▶ **EXERCISE**:
Starting at the first line of the entries below, please return exactly each line up to and including the one with "没关水龙头（打一成语）。 | 放任自流 |"; pictures stay out.

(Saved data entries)
^^^^

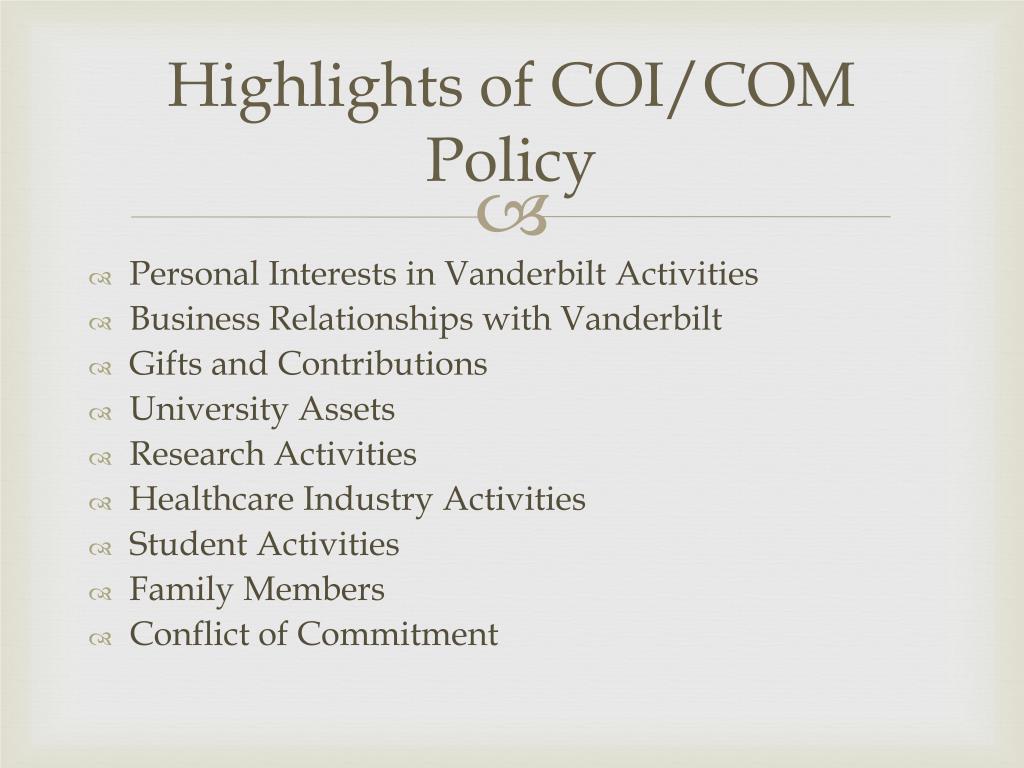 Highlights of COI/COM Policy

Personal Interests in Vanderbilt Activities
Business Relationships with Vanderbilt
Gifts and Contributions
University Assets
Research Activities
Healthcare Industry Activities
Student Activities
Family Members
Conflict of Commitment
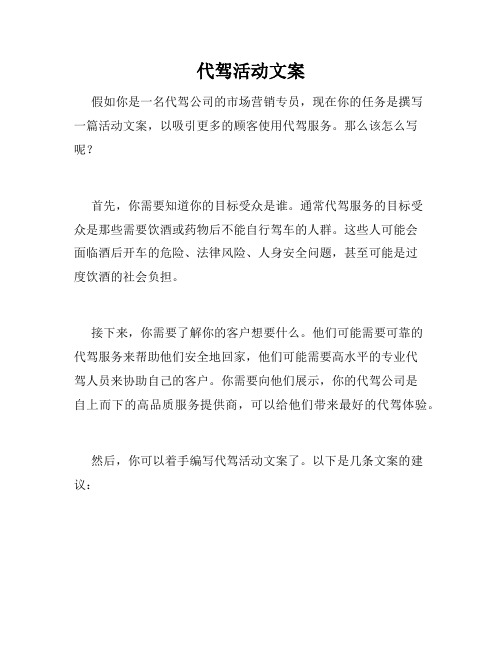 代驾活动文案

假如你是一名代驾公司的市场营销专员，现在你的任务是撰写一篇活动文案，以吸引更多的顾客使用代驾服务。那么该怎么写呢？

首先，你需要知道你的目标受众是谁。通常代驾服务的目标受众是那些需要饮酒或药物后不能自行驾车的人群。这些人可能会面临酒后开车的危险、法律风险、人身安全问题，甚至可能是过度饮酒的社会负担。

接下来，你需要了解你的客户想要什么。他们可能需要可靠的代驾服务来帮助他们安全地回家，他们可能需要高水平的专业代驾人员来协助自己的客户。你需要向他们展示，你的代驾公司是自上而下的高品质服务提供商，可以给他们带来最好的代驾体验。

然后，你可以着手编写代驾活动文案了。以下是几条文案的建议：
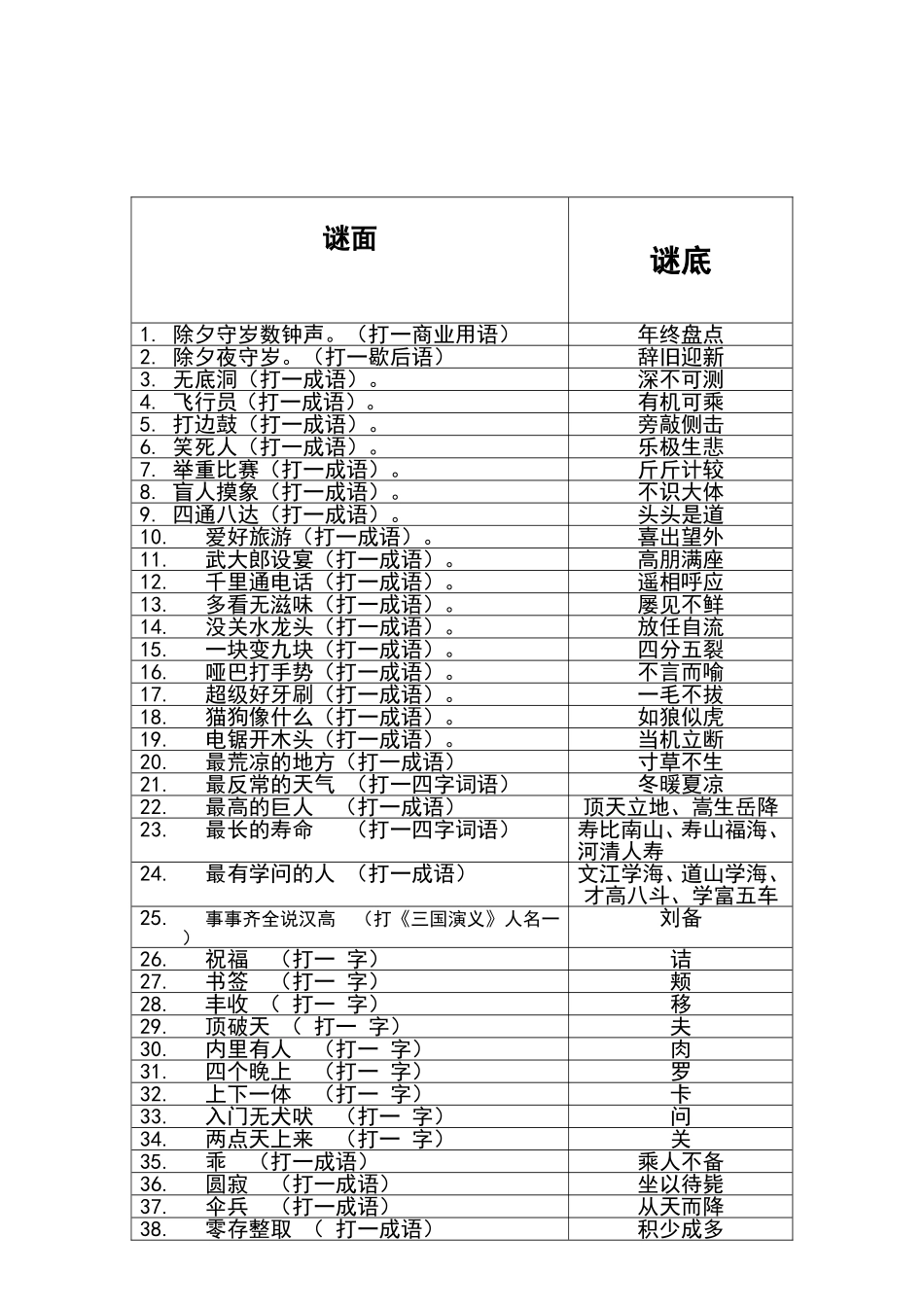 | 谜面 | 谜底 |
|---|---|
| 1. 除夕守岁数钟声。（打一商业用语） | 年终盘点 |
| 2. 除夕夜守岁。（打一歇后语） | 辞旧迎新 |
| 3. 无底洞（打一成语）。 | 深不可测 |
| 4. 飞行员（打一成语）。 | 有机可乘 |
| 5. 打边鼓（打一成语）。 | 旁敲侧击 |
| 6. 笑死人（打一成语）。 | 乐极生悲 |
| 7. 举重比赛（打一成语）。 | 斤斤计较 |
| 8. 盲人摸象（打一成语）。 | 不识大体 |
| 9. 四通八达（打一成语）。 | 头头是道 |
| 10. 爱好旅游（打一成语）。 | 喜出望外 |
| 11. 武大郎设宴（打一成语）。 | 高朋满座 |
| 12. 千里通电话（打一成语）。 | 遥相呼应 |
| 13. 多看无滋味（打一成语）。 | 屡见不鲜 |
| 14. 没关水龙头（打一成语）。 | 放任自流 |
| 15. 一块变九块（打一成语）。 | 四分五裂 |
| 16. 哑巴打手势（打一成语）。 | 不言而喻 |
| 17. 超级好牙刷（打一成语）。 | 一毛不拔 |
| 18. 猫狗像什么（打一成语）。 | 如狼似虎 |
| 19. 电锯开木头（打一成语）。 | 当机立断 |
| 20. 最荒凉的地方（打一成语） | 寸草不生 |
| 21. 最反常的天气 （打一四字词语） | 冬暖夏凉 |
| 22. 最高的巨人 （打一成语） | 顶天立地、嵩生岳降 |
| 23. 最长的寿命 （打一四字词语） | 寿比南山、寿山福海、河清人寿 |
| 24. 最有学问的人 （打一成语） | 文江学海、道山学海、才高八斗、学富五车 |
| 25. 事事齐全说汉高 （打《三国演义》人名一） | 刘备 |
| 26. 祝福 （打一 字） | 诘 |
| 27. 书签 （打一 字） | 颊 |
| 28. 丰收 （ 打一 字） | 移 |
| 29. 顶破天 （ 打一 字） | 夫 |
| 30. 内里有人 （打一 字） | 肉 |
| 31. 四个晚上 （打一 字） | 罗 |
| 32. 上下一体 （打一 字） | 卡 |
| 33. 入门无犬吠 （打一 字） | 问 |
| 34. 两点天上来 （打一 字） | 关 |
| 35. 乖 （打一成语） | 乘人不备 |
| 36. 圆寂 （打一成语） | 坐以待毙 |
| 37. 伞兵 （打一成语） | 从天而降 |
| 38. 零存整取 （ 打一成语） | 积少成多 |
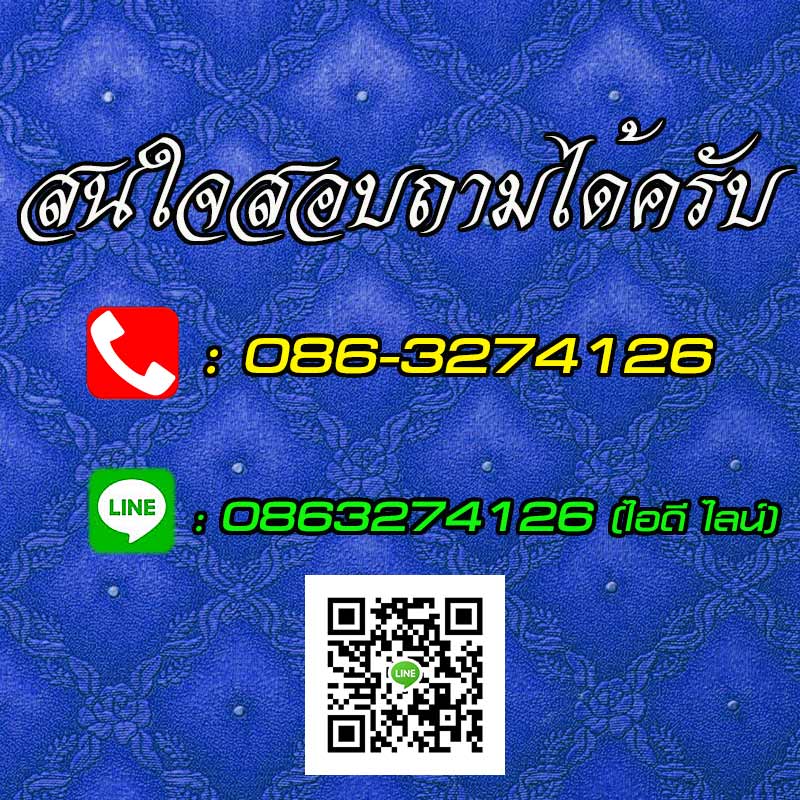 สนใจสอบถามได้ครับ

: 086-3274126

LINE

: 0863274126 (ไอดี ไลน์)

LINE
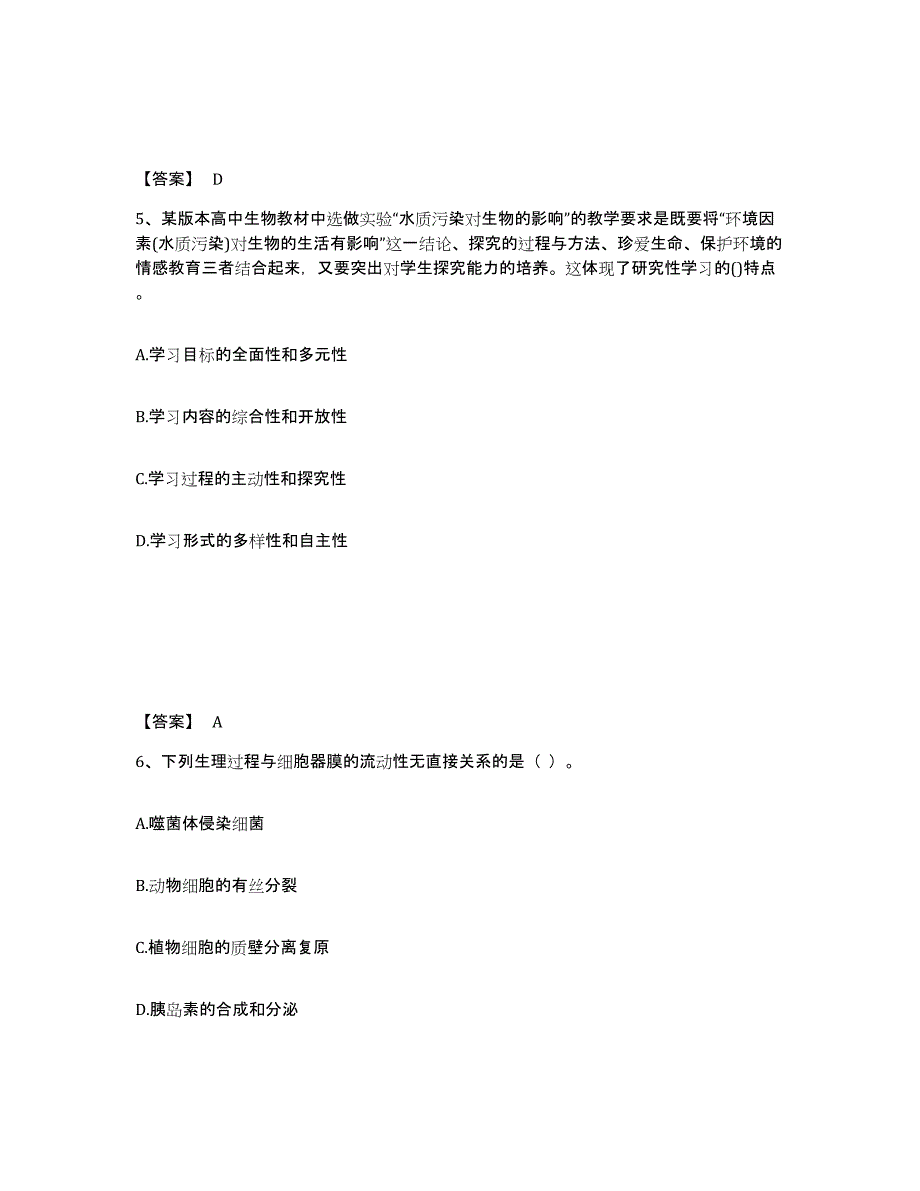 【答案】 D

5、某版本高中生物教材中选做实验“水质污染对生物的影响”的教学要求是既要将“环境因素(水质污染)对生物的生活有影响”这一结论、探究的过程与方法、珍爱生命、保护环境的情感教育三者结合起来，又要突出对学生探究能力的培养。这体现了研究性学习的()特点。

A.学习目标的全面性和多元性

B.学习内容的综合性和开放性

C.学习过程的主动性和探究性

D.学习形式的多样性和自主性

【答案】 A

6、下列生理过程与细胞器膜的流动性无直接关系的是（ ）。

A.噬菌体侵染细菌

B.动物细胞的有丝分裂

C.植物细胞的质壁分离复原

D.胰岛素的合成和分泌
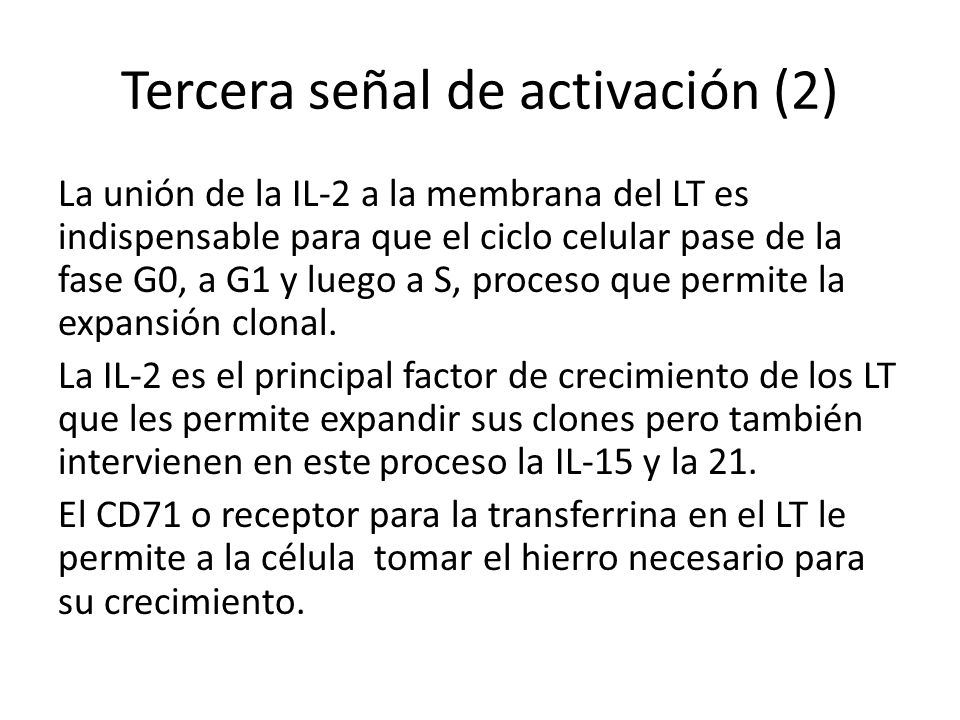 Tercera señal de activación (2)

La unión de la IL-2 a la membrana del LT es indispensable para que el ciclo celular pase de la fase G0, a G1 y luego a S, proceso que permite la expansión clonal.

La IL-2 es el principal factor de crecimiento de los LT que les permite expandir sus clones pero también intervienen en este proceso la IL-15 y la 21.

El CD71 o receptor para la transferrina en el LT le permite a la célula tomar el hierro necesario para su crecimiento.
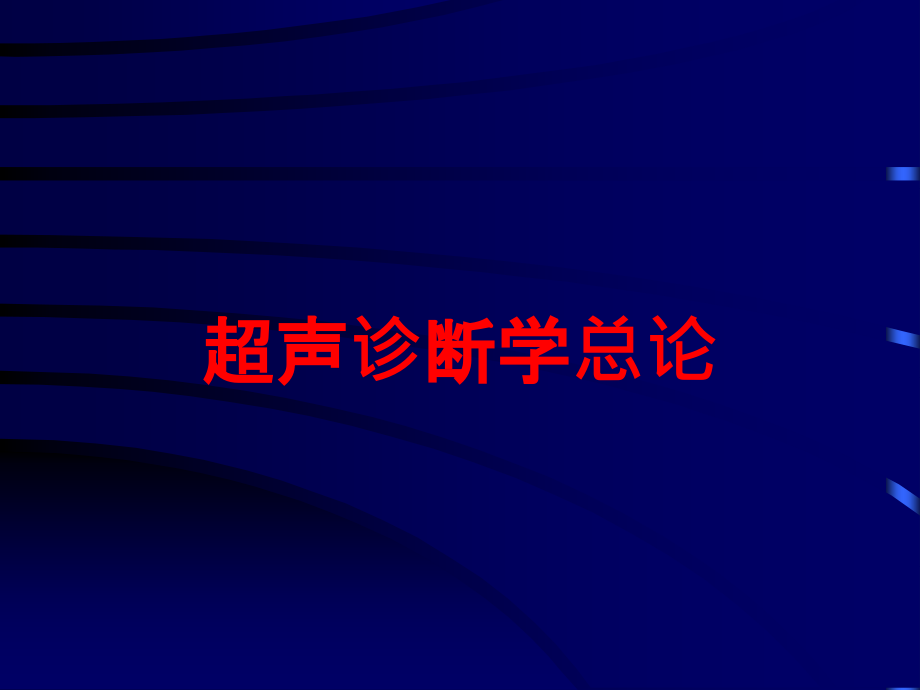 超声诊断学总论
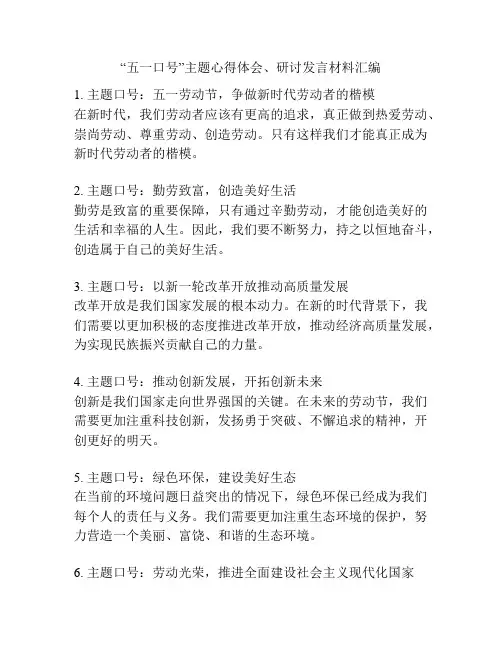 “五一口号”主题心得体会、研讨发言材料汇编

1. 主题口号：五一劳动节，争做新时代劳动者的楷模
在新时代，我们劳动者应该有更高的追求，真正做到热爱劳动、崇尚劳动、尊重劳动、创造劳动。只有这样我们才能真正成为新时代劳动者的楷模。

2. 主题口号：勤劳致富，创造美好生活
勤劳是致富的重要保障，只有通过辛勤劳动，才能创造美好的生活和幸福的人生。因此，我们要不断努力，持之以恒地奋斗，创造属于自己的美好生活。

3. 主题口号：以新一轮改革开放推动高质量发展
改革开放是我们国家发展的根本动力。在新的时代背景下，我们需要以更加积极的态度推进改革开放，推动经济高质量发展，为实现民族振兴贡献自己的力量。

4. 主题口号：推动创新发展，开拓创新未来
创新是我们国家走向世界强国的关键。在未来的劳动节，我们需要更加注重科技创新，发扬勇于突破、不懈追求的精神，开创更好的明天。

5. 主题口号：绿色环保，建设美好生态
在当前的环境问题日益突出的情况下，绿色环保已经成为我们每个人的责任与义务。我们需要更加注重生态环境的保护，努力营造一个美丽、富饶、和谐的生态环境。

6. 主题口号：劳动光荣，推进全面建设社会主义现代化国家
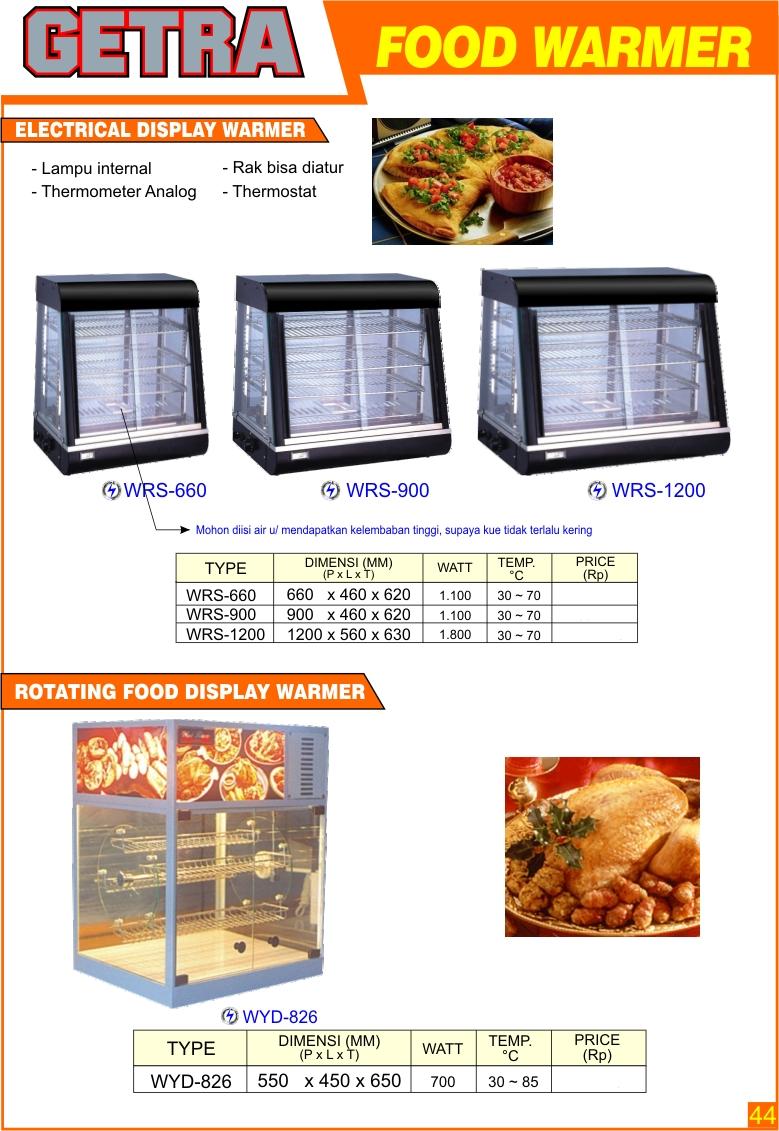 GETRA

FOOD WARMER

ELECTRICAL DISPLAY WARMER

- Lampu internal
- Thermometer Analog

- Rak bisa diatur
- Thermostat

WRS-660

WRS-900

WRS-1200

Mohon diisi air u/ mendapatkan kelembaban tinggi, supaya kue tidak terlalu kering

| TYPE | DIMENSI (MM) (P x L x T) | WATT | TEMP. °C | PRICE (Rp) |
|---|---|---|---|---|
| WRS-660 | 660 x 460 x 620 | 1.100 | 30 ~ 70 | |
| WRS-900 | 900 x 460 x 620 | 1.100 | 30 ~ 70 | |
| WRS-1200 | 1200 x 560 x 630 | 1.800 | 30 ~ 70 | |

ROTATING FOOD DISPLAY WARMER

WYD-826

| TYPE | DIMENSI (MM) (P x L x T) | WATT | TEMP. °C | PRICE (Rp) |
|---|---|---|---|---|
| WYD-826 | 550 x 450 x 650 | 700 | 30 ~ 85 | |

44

^^^^

▶ **WRITTEN ANSWER**:
 Highlights of COI/COM Policy

Personal Interests in Vanderbilt Activities
Business Relationships with Vanderbilt
Gifts and Contributions
University Assets
Research Activities
Healthcare Industry Activities
Student Activities
Family Members
Conflict of Commitment
 代驾活动文案

假如你是一名代驾公司的市场营销专员，现在你的任务是撰写一篇活动文案，以吸引更多的顾客使用代驾服务。那么该怎么写呢？

首先，你需要知道你的目标受众是谁。通常代驾服务的目标受众是那些需要饮酒或药物后不能自行驾车的人群。这些人可能会面临酒后开车的危险、法律风险、人身安全问题，甚至可能是过度饮酒的社会负担。

接下来，你需要了解你的客户想要什么。他们可能需要可靠的代驾服务来帮助他们安全地回家，他们可能需要高水平的专业代驾人员来协助自己的客户。你需要向他们展示，你的代驾公司是自上而下的高品质服务提供商，可以给他们带来最好的代驾体验。

然后，你可以着手编写代驾活动文案了。以下是几条文案的建议：
 | 谜面 | 谜底 |
|---|---|
| 1. 除夕守岁数钟声。（打一商业用语） | 年终盘点 |
| 2. 除夕夜守岁。（打一歇后语） | 辞旧迎新 |
| 3. 无底洞（打一成语）。 | 深不可测 |
| 4. 飞行员（打一成语）。 | 有机可乘 |
| 5. 打边鼓（打一成语）。 | 旁敲侧击 |
| 6. 笑死人（打一成语）。 | 乐极生悲 |
| 7. 举重比赛（打一成语）。 | 斤斤计较 |
| 8. 盲人摸象（打一成语）。 | 不识大体 |
| 9. 四通八达（打一成语）。 | 头头是道 |
| 10. 爱好旅游（打一成语）。 | 喜出望外 |
| 11. 武大郎设宴（打一成语）。 | 高朋满座 |
| 12. 千里通电话（打一成语）。 | 遥相呼应 |
| 13. 多看无滋味（打一成语）。 | 屡见不鲜 |
| 14. 没关水龙头（打一成语）。 | 放任自流 |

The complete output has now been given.